Prompt 1
In the rows between the lines holding "人教版高三化学第一轮复习化学平衡专题单元测试题（附答案解析）" and "Ecstasy Дубай Сольцы", inclusive, replace "Ecstasy" with "Euphoria" and reproduce everything else unchanged.
START Text passage
= Morten Thrane Esmark =

Norwegian priest and mineralogist (1801–1882)

Hans Morten Thrane Esmark (21 August 1801 – 24 April 1882) was a Norwegian priest and mineralogist. He is most noted for first locating the mineral thorite.

==Biography==
Morten Thrane Esmark was born at Kongsberg in Buskerud, Norway as a son of Professor Jens Esmark, a professor of mineralogy. His given name came from his maternal grandfather Danish zoologist and mineralogist, Morten Thrane Brünnich. Esmark took his theological exam in 1825 and first began his ministry as chaplain at Eidanger in Tromsø, Troms, Norway. He served as a parish priest for a period at Ramnes in Jarlsberg. He later served as vicar at Brevik in Telemark.
END Text passage
Prompt 2
According to the biography of Morten Thrane Esmark, which mineral is he most noted for first locating?
START Data section
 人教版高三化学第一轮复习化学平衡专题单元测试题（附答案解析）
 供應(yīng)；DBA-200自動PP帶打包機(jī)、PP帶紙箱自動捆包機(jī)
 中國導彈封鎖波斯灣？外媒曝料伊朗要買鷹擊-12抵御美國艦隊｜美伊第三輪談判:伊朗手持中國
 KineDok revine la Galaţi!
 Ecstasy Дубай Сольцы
END Data section
START Data section
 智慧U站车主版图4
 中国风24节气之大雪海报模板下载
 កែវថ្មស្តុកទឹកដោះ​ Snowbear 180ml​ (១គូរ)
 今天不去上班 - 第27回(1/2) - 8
END Data section
Exercise response 1
 人教版高三化学第一轮复习化学平衡专题单元测试题（附答案解析）
 供應(yīng)；DBA-200自動PP帶打包機(jī)、PP帶紙箱自動捆包機(jī)
 中國導彈封鎖波斯灣？外媒曝料伊朗要買鷹擊-12抵御美國艦隊｜美伊第三輪談判:伊朗手持中國
 KineDok revine la Galaţi!
 Euphoria Дубай Сольцы

Exercise response 2
Thorite.